Pandas filtering on max range - python

I'm working on text mining problem and using Pandas for text processing. From the following example I need to pick only those row which have the max span (start - end) within the same category (cat)
Given this dataframe:
name start end cat
0 coumadin 0 8 DRUG
1 albuterol 18 27 DRUG
2 albuterol sulfate 18 35 DRUG
3 sulfate 28 35 DRUG
4 2.5 36 39 STRENGTH
5 2.5 mg 36 42 STRENGTH
6 2.5 mg /3 ml 36 48 STRENGTH
7 0.083 50 55 STRENGTH
8 0.083 % 50 57 STRENGTH
9 2.5 mg /3 ml (0.083 %) 36 58 STRENGTH
10 solution 59 67 FORM
11 solution for nebulization 59 84 FORM
12 nebulization 72 84 ROUTE
13 one (1) 90 97 FREQUENCY
14 neb 98 101 ROUTE
15 neb inhalation 98 112 ROUTE
16 inhalation 102 112 ROUTE
17 q4h 113 116 FREQUENCY
18 every 118 123 FREQUENCY
19 every 4 hours 118 131 FREQUENCY
20 q4h (every 4 hours) 113 132 FREQUENCY
21 q4h (every 4 hours) as needed 113 142 FREQUENCY
22 as needed 133 142 FREQUENCY
23 dyspnea 147 154 REASON
I need to get the following:
name start end cat
0 coumadin 0 8 DRUG
2 albuterol sulfate 18 35 DRUG
9 2.5 mg /3 ml (0.083 %) 36 58 STRENGTH
11 solution for nebulization 59 84 FORM
13 one (1) 90 97 FREQUENCY
15 neb inhalation 98 112 ROUTE
21 q4h (every 4 hours) as needed 113 142 FREQUENCY
23 dyspnea 147 154 REASON
What I tried is to groupby by the category and then compute the max difference (end-start).

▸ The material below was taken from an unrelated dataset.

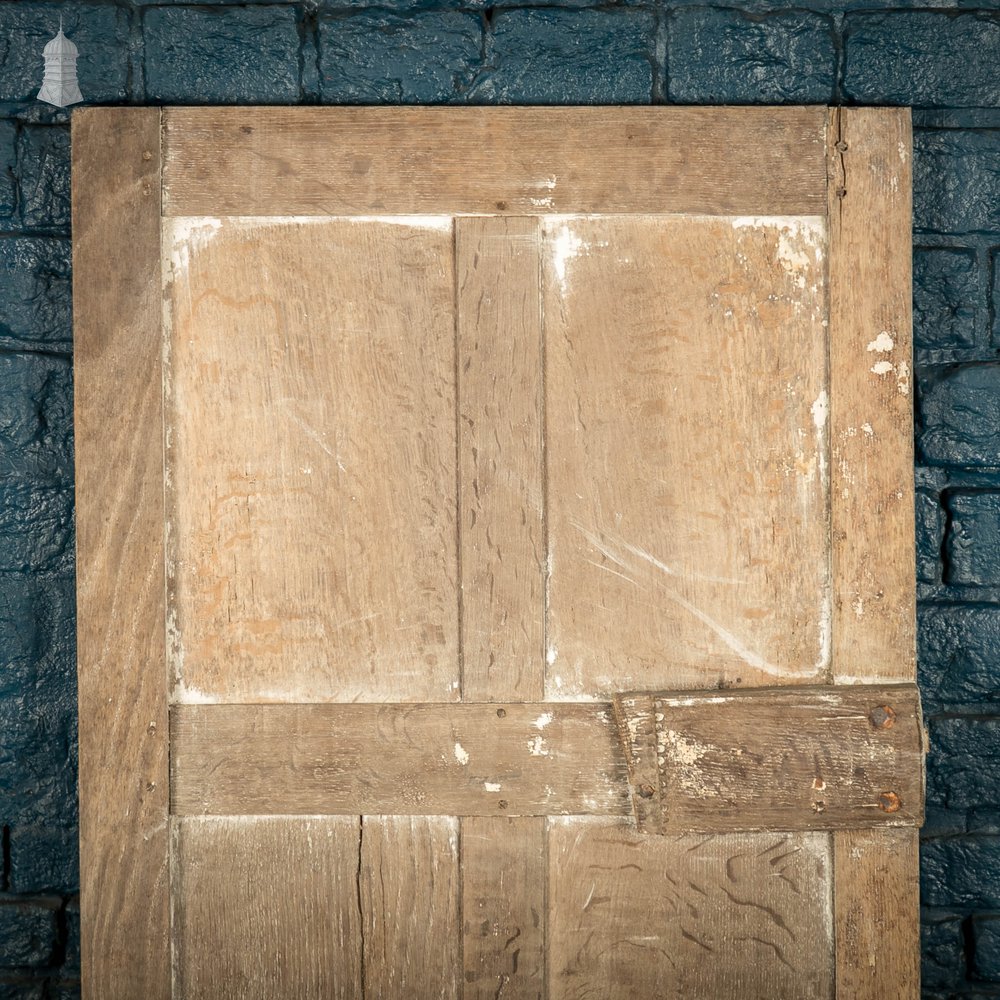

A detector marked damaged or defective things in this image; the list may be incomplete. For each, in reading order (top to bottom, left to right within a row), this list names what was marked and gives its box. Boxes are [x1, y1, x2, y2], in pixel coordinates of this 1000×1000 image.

However I got stuck how to find the max span between for the same entity within the category. I guess it should not be very tricky
COMMENT
Thank you all for suggestions, but I need ALL possible entities within each category. For example, in DRUG, there are two relevant drugs: coumadin and albuterol sulfate, and some fractions of them (albuterol and sulfate). I need to remove only (albuterol and sulfate) while keeping coumadin and albuterol sulfate. The same logic for other categories.
For example, rows 4-8 are all bits of a complete row 9, thus I need to keep only row 9. Rows 1 and 3 are parts of the row 2, thus I need to keep row 2 (in addition to row 0). Etc.
Obviously, all constituents ('bits') are within the max range, but the problem is to find the max (or unifying range) of the same entity and its constituents)
COMMENT 2
A possible solution could be: to find all overlapping intervals within the same category cat and pick the largest. I'm trying to implement, but not luck so far.
Possible Solution
I sorted columns by ascending and descending order:
df.sort_values(by=[1,2], ascending=[True, False])
0 1 2 3
0 coumadin 0 8 DRUG
2 albuterol sulfate 18 35 DRUG
1 albuterol 18 27 DRUG
3 sulfate 28 35 DRUG
9 2.5 mg /3 ml (0.083 %) 36 58 STRENGTH
6 2.5 mg /3 ml 36 48 STRENGTH
5 2.5 mg 36 42 STRENGTH
4 2.5 36 39 STRENGTH
8 0.083 % 50 57 STRENGTH
7 0.083 50 55 STRENGTH
11 solution for nebulization 59 84 FORM
10 solution 59 67 FORM
12 nebulization 72 84 ROUTE
13 one (1) 90 97 FREQUENCY
15 neb inhalation 98 112 ROUTE
14 neb 98 101 ROUTE
16 inhalation 102 112 ROUTE
21 q4h (every 4 hours) as needed 113 142 FREQUENCY
20 q4h (every 4 hours) 113 132 FREQUENCY
17 q4h 113 116 FREQUENCY
19 every 4 hours 118 131 FREQUENCY
18 every 118 123 FREQUENCY
22 as needed 133 142 FREQUENCY
23 dyspnea 147 154 REASON
Which puts the relevant row the first, however, I still need to filter out irrelevant rows....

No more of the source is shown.